- _Aufgabe_
Schreibe die Zeilen unverändert ab, beginnend mit der Zeile mit „In the photograph, which“ bis einschließlich zum Ende des Materials.

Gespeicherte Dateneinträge
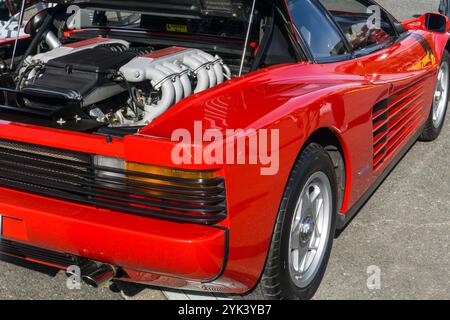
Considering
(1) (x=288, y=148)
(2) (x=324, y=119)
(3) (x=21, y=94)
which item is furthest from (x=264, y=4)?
(3) (x=21, y=94)

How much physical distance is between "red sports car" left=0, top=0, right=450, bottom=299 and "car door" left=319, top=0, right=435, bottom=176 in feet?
0.07

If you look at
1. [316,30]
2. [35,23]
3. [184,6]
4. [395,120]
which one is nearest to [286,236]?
[316,30]

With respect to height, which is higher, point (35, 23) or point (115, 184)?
point (35, 23)

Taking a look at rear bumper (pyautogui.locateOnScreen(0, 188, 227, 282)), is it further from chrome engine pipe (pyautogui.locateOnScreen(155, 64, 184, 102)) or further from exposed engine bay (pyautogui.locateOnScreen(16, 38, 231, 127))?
chrome engine pipe (pyautogui.locateOnScreen(155, 64, 184, 102))

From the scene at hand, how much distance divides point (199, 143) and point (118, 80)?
1063 mm

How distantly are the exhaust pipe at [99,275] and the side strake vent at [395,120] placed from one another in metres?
1.65

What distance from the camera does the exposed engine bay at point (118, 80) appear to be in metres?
2.82

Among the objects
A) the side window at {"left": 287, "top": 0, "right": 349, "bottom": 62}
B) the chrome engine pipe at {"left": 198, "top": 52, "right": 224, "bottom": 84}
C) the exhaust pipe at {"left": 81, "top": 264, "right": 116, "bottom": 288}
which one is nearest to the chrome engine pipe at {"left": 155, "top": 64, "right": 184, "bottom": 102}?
the chrome engine pipe at {"left": 198, "top": 52, "right": 224, "bottom": 84}

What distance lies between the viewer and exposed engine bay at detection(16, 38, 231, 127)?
2816 mm

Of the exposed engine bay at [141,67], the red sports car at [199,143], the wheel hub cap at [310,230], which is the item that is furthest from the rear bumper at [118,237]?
the wheel hub cap at [310,230]

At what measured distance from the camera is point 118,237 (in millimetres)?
2123

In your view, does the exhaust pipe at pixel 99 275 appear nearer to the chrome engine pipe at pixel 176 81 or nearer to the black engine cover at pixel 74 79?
the black engine cover at pixel 74 79

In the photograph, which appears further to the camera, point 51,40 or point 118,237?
point 51,40

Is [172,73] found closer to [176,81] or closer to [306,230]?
[176,81]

- _Antwort_
In the photograph, which appears further to the camera, point 51,40 or point 118,237?
point 51,40

Is [172,73] found closer to [176,81] or closer to [306,230]?
[176,81]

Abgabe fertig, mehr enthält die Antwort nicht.